We illustrated the Year 2000 problem by means of a general problem with inductive reasoning called the "new riddle of induction." We also saw how this problem will effect our lives. Let's assume for the moment that all occurrences of the Year 2000 problem are solved by the end of 1999. Will the problem go away.

Not necessarily. The real problem is that computer practitioners confuse the computer system's "interpretation" of a system predicate (__IS_CURRENT_DATE) with the actual predicate (__IS_CURRENT_DATE PRIOR TO T; UNDETERMINED THEREAFTER). Even if the Year 2000 problem disappears, we will still have to deal with the "elapsed time in Unix" problem. A manual might say that Unix function x produces today's date in Register 1. In fact, it won't "report" the date at all, rather it will "calculate the date on the basis of the number of seconds which have expired since January 1, 1970, until count, t, reaches 2**31; and the number of seconds since January 18, 2038 thereafter until count, t, reaches ..., etc." Naively, we have designed our programs for the projectable predicates described in our manuals, and not for the non-projectable predicates which underlay them.
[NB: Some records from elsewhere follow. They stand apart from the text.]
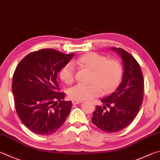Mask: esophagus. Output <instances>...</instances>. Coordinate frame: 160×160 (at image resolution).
Listing matches in <instances>:
<instances>
[{
	"mask_svg": "<svg viewBox=\"0 0 160 160\" xmlns=\"http://www.w3.org/2000/svg\"><path fill=\"white\" fill-rule=\"evenodd\" d=\"M83 100H72V103L74 105H77V104H80V103H82Z\"/></svg>",
	"mask_w": 160,
	"mask_h": 160,
	"instance_id": "1",
	"label": "esophagus"
}]
</instances>
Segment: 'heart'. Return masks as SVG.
Instances as JSON below:
<instances>
[{
  "label": "heart",
  "mask_w": 160,
  "mask_h": 160,
  "mask_svg": "<svg viewBox=\"0 0 160 160\" xmlns=\"http://www.w3.org/2000/svg\"><path fill=\"white\" fill-rule=\"evenodd\" d=\"M76 63L92 71L91 83L77 84L69 89V96L74 100H89L99 96L102 92L116 88L123 76V67L115 59L108 60L105 56L96 52H88L76 60ZM60 78L64 83L71 84L74 80V68L71 63L64 65L60 72Z\"/></svg>",
  "instance_id": "1"
}]
</instances>
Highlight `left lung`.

To make matters more complicated, there are several four-byte REPORT_DATE standards (ISO, Microsoft, European) in use which are all incompatible with one another. Will manuals of the future report that function x reports "current date," on the one hand, or "current date only if one is using version, b, of operating system, OSk, prior to time, t, in Microsoft format," on the other?
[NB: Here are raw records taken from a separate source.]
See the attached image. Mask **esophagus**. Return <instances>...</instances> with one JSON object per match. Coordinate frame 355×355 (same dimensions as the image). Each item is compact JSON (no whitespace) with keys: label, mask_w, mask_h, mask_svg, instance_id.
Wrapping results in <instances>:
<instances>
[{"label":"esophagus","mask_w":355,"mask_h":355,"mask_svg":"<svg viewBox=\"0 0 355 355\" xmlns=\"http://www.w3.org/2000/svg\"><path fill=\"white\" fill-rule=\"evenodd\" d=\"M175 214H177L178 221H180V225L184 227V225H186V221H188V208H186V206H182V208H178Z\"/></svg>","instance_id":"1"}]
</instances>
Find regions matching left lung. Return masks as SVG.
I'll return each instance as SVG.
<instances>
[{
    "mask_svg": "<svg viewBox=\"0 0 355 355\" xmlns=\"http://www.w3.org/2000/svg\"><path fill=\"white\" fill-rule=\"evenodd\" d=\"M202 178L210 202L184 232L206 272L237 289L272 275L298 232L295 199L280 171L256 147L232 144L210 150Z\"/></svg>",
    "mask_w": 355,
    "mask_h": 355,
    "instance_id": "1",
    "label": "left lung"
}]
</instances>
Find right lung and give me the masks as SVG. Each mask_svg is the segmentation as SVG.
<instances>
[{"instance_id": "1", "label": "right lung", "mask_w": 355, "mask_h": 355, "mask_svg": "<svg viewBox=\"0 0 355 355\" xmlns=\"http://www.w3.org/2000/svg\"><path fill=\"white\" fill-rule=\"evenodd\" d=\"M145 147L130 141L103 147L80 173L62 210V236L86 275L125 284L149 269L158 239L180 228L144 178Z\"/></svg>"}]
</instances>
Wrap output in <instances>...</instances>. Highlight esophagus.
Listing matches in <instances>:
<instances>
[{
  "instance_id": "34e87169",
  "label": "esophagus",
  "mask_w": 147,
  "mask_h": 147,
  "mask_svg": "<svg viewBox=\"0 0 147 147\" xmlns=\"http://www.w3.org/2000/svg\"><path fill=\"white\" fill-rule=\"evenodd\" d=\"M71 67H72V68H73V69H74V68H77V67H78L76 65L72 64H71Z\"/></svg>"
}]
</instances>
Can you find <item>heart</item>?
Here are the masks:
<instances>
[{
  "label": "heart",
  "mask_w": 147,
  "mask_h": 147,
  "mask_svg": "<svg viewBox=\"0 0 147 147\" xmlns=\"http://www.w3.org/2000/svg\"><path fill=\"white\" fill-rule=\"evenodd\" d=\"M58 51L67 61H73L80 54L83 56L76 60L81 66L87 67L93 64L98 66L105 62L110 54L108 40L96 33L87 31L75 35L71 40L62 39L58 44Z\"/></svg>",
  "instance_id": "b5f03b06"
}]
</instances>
In retrospect, a viable solution to the Year 2000 problems (in general) was to have been found in Geochronology all along. The earth's geologic time clock started roughly 4 billion years ago. Assuming that we are not yet at the mid-point of the earth's evolution we need to keep track of less than 10**18 seconds or 3x10**11, years which, for all practical purposes, can fit within a 64-bits. So, were systems designers and architects inspired by geochronologists they would have selected a 64-bit date field to begin with. Even this might be excessive. The dinosaurs, for example, only lived for 200 million years and they demonstrated far less propensity for self-destruction than humans. If we don't out-live them, we could save 4 bits! In any case, according to Jones' estimates, if the use of this double-word, expanded date field gobbled up $200 billion dollars over the last 50 years, we would have still come out ahead by the year 2000.
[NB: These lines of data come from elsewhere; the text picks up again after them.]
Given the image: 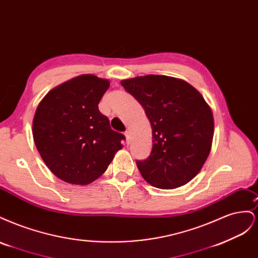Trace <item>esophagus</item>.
Instances as JSON below:
<instances>
[{
    "mask_svg": "<svg viewBox=\"0 0 258 258\" xmlns=\"http://www.w3.org/2000/svg\"><path fill=\"white\" fill-rule=\"evenodd\" d=\"M124 137H126L127 143H129V140H130V131L129 130H127L126 132H124Z\"/></svg>",
    "mask_w": 258,
    "mask_h": 258,
    "instance_id": "esophagus-1",
    "label": "esophagus"
}]
</instances>
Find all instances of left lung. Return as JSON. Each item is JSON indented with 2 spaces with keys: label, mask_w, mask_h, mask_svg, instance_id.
Here are the masks:
<instances>
[{
  "label": "left lung",
  "mask_w": 258,
  "mask_h": 258,
  "mask_svg": "<svg viewBox=\"0 0 258 258\" xmlns=\"http://www.w3.org/2000/svg\"><path fill=\"white\" fill-rule=\"evenodd\" d=\"M120 84L144 107L152 126V153L137 161L143 178L162 189L191 181L213 141V113L205 98L190 84L166 75L138 76Z\"/></svg>",
  "instance_id": "1"
}]
</instances>
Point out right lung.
I'll return each instance as SVG.
<instances>
[{"instance_id": "add662e5", "label": "right lung", "mask_w": 258, "mask_h": 258, "mask_svg": "<svg viewBox=\"0 0 258 258\" xmlns=\"http://www.w3.org/2000/svg\"><path fill=\"white\" fill-rule=\"evenodd\" d=\"M110 81L83 74L58 85L38 103L33 117L35 146L45 165L63 182L88 185L102 175L122 148L98 104Z\"/></svg>"}]
</instances>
But the more interesting issue is whether are there other Year 2000-type problems of which we are unaware? How many more "new riddles" are there? The "year 2000" problem, Unix's "elapsed time since 1/1/1970" problem and others of this ilk are the residue of faulty introspection in our software engineering efforts. Perhaps detection models for predicate projectability and sundry other "new riddles" of inductive reasoning should be added to our working stock of software metrics. According to Jones, the "optimal time" to begin the Year 2000 repairs was 1995 or earlier, with October, 1997 as the last point that a mid-size corporation could commence their repairs with any hope of finishing by 2000. Perhaps the time to look for these detectable, though not-yet-detected, new riddles is now.




FOR FURTHER READING

  1. Capers Jones, The Year 2000 Software Problem: Quantifying the Costs and Assessing the Consequences, ACM Press, New York, 1997. The appendices contain lists of a variety of useful Web, print, consulting resources which deal with the Year 2000 problem.
  2. Peter Wegner, "Why Interaction is More Powerful than Algorithms" (CACM, May, 1997, pp. 80-91). My response appeared in the September, 1997 CACM, pp. 20-21.